La sicóloga Domínguez propone recurrir a la disciplina positiva, “que es un modelo educativo para entender el comportamiento de los niños y la forma de abordar sus actitudes y así poder guiarles en su camino, siempre de forma positiva, afectiva, pero firme y respetuosa, tanto para el niño como para el adulto”.

Explica que este modelo se basa en la comunicación, el amor, el entendimiento y la empatía para disfrutar las relaciones familiares, brindando herramientas a los padres para entender el comportamiento de sus hijos (incluso cuando no es adecuado) y corregirlo con respeto, sin luchas de poder y siempre de manera positiva. Es un enfoque que no incluye el control excesivo ni la permisividad. Se basa en el respeto mutuo y la colaboración, todo con la intención de enseñar al niño competencias básicas para la vida.
La disciplina positiva va más allá de establecer una serie de reglas que los niños han de seguir porque los padres decimos.

Este paso resulta fundamental en la puesta de límites, porque si los papás nos dedicamos a establecer una serie de reglas y luego nos encargamos de hacerlas cumplir a través de sermones, castigos o el control excesivo, los niños simplemente se revelarán cuando los padres no estén presentes y actuarán conforme ellos quieran o crean mejor. 

Disciplina positiva

Domínguez explica que la disciplina positiva propone una puesta de límites en conjunto con los niños porque cuando ellos son tomados en cuenta, sobre todo en situaciones donde son protagonistas, se muestran más dispuestos y colaboradores. 

“Esto sucede así porque los niños al ser considerados se sienten respetados y valiosos, lo cual les provoca un sentimiento de bienestar y disposición. En este sentido, padres e hijos hablarán de las reglas de la casa y por qué los límites son importantes.”, señala.

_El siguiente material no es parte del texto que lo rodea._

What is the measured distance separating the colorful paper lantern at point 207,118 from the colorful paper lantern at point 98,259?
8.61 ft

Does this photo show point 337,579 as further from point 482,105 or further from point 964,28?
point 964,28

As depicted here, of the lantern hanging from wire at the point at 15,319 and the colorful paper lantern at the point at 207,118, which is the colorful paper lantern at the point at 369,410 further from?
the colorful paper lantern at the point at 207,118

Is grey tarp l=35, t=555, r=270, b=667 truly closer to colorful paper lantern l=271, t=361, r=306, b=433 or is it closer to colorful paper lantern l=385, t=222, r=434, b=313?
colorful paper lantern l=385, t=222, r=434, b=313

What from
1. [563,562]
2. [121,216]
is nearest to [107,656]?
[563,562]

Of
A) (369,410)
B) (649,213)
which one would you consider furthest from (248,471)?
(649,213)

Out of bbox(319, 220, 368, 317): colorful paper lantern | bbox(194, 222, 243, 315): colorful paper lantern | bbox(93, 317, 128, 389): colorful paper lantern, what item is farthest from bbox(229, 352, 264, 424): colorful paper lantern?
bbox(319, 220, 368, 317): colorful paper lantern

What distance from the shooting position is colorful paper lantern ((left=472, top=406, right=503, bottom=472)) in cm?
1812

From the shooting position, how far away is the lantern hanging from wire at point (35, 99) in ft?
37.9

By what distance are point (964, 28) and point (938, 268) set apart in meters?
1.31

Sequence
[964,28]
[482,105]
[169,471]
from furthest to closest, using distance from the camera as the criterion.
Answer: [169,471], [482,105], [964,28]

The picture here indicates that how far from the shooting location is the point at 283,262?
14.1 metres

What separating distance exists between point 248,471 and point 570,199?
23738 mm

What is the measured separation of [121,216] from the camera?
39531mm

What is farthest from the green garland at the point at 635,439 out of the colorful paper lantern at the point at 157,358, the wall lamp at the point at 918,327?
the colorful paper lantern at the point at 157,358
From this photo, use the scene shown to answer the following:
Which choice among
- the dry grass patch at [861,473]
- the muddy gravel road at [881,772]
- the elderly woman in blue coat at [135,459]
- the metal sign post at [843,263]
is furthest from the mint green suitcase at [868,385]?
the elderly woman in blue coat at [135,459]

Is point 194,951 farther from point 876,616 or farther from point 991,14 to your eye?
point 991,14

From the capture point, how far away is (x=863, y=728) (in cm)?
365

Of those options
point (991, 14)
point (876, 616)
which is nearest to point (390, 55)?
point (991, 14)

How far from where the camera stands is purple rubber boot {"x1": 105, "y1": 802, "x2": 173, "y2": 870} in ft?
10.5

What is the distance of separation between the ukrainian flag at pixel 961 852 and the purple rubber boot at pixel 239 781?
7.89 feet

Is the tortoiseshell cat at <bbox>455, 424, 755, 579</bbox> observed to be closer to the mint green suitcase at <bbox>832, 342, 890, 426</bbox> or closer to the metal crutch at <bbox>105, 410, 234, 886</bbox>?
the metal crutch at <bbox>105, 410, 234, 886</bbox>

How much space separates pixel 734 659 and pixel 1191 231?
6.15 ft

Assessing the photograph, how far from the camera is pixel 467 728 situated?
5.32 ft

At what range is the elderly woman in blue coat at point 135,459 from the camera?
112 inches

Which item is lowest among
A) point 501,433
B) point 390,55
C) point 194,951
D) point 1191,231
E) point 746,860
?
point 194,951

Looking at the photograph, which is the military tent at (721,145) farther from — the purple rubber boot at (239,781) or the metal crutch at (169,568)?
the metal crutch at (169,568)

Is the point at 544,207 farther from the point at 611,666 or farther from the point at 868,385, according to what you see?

Añade que los padres siempre serán quienes establezcan una pauta coherente ante el límite, pues el niño no puede decidir que su límite de ver la televisión será de 3 o 4 horas seguidas, pero sí podría decidir que llegando de la escuela le gustaría descansar mirando la televisión el tiempo que se acuerde y que luego de ese tiempo le tocará hacer la tarea. Hay límites en los cuales los niños no pueden participar en su implementación porque no son opcionales, por ejemplo: insultar, pegar, agredir, robar o morder a otras personas.

Tampoco pueden participar de la puesta de límites que tienen que ver con su seguridad, como por ejemplo: no cruzar la calle con luz roja, usar cinturón de seguridad, jugar con fuego o tocar los enchufes. En estos casos, los padres deben actuar serenos y firmes, a la vez diciendo siempre lo mismo.

“Para finalizar, no debemos olvidar que los padres somos la guía y soporte para el establecimiento de normas o límites, pero además es parte de nuestro deber incorporar la disciplina con base en el desarrollo socio-afectivo del niño o la niña. Recordar y afianzar nuestro rol como modelo para conductas futuras en los hijos, ya que con respeto y amor mantendremos un ambiente de paz y armonía en nuestras familias”, concluyó.

Cinco criterios para una disciplina positiva 

•Es amable y firme al mismo tiempo (respetuosa y motivadora)
•Ayuda a los niños a sentirse importantes (conexión)
•Es eficaz a largo plazo
•Enseña valiosas habilidades para la vida (respeto, habilidad para resolver problemas, participación, colaboración, responsabilidad…)
•Ayuda a que los niños desarrollen sus capacidades y sean conscientes de las mismas.